Task goal:
Word for word, print the entries that follow.

Data section:
+---+

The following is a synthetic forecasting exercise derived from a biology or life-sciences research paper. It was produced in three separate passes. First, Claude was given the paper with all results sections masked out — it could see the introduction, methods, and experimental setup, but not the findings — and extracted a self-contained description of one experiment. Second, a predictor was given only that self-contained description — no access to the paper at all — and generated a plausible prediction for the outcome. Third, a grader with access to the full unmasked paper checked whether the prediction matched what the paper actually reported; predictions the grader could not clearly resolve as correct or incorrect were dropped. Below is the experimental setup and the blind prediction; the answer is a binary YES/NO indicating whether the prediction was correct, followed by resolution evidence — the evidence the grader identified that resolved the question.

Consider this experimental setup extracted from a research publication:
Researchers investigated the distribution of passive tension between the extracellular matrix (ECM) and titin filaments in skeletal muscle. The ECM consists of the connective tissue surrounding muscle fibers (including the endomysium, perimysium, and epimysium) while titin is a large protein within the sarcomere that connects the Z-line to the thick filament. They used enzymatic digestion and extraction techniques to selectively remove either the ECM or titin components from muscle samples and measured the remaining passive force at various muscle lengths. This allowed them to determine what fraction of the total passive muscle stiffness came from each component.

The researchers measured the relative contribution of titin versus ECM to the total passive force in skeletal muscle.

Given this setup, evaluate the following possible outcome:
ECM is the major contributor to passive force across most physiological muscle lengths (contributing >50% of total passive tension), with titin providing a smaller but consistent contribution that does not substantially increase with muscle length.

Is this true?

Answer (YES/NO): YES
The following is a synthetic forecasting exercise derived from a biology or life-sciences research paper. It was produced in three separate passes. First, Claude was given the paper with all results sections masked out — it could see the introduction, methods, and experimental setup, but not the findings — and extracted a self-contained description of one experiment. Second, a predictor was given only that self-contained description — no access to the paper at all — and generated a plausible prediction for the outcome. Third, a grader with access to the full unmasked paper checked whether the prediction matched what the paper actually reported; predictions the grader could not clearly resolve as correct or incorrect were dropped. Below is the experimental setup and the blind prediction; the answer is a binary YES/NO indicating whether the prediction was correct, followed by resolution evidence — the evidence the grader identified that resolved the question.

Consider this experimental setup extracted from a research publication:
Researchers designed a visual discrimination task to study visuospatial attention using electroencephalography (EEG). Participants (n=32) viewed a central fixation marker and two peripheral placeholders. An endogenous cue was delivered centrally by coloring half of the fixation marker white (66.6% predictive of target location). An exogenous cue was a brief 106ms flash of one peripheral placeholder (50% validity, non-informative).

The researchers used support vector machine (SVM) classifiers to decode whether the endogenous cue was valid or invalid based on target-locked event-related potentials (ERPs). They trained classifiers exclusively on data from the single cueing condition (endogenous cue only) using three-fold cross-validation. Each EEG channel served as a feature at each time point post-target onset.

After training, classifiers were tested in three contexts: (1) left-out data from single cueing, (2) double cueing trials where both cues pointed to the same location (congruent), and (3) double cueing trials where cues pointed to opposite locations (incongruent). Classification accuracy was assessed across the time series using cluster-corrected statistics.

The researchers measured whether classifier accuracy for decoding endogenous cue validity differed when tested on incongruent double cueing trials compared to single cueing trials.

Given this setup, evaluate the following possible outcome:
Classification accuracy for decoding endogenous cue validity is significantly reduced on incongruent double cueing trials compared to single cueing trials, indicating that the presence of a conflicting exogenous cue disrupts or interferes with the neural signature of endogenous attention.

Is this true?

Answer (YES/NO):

+---+

Result for this exercise:
The following is a synthetic forecasting exercise derived from a biology or life-sciences research paper. It was produced in three separate passes. First, Claude was given the paper with all results sections masked out — it could see the introduction, methods, and experimental setup, but not the findings — and extracted a self-contained description of one experiment. Second, a predictor was given only that self-contained description — no access to the paper at all — and generated a plausible prediction for the outcome. Third, a grader with access to the full unmasked paper checked whether the prediction matched what the paper actually reported; predictions the grader could not clearly resolve as correct or incorrect were dropped. Below is the experimental setup and the blind prediction; the answer is a binary YES/NO indicating whether the prediction was correct, followed by resolution evidence — the evidence the grader identified that resolved the question.

Consider this experimental setup extracted from a research publication:
Researchers investigated the distribution of passive tension between the extracellular matrix (ECM) and titin filaments in skeletal muscle. The ECM consists of the connective tissue surrounding muscle fibers (including the endomysium, perimysium, and epimysium) while titin is a large protein within the sarcomere that connects the Z-line to the thick filament. They used enzymatic digestion and extraction techniques to selectively remove either the ECM or titin components from muscle samples and measured the remaining passive force at various muscle lengths. This allowed them to determine what fraction of the total passive muscle stiffness came from each component.

The researchers measured the relative contribution of titin versus ECM to the total passive force in skeletal muscle.

Given this setup, evaluate the following possible outcome:
ECM is the major contributor to passive force across most physiological muscle lengths (contributing >50% of total passive tension), with titin providing a smaller but consistent contribution that does not substantially increase with muscle length.

Is this true?

Answer (YES/NO): YES
The following is a synthetic forecasting exercise derived from a biology or life-sciences research paper. It was produced in three separate passes. First, Claude was given the paper with all results sections masked out — it could see the introduction, methods, and experimental setup, but not the findings — and extracted a self-contained description of one experiment. Second, a predictor was given only that self-contained description — no access to the paper at all — and generated a plausible prediction for the outcome. Third, a grader with access to the full unmasked paper checked whether the prediction matched what the paper actually reported; predictions the grader could not clearly resolve as correct or incorrect were dropped. Below is the experimental setup and the blind prediction; the answer is a binary YES/NO indicating whether the prediction was correct, followed by resolution evidence — the evidence the grader identified that resolved the question.

Consider this experimental setup extracted from a research publication:
Researchers designed a visual discrimination task to study visuospatial attention using electroencephalography (EEG). Participants (n=32) viewed a central fixation marker and two peripheral placeholders. An endogenous cue was delivered centrally by coloring half of the fixation marker white (66.6% predictive of target location). An exogenous cue was a brief 106ms flash of one peripheral placeholder (50% validity, non-informative).

The researchers used support vector machine (SVM) classifiers to decode whether the endogenous cue was valid or invalid based on target-locked event-related potentials (ERPs). They trained classifiers exclusively on data from the single cueing condition (endogenous cue only) using three-fold cross-validation. Each EEG channel served as a feature at each time point post-target onset.

After training, classifiers were tested in three contexts: (1) left-out data from single cueing, (2) double cueing trials where both cues pointed to the same location (congruent), and (3) double cueing trials where cues pointed to opposite locations (incongruent). Classification accuracy was assessed across the time series using cluster-corrected statistics.

The researchers measured whether classifier accuracy for decoding endogenous cue validity differed when tested on incongruent double cueing trials compared to single cueing trials.

Given this setup, evaluate the following possible outcome:
Classification accuracy for decoding endogenous cue validity is significantly reduced on incongruent double cueing trials compared to single cueing trials, indicating that the presence of a conflicting exogenous cue disrupts or interferes with the neural signature of endogenous attention.

Is this true?

Answer (YES/NO):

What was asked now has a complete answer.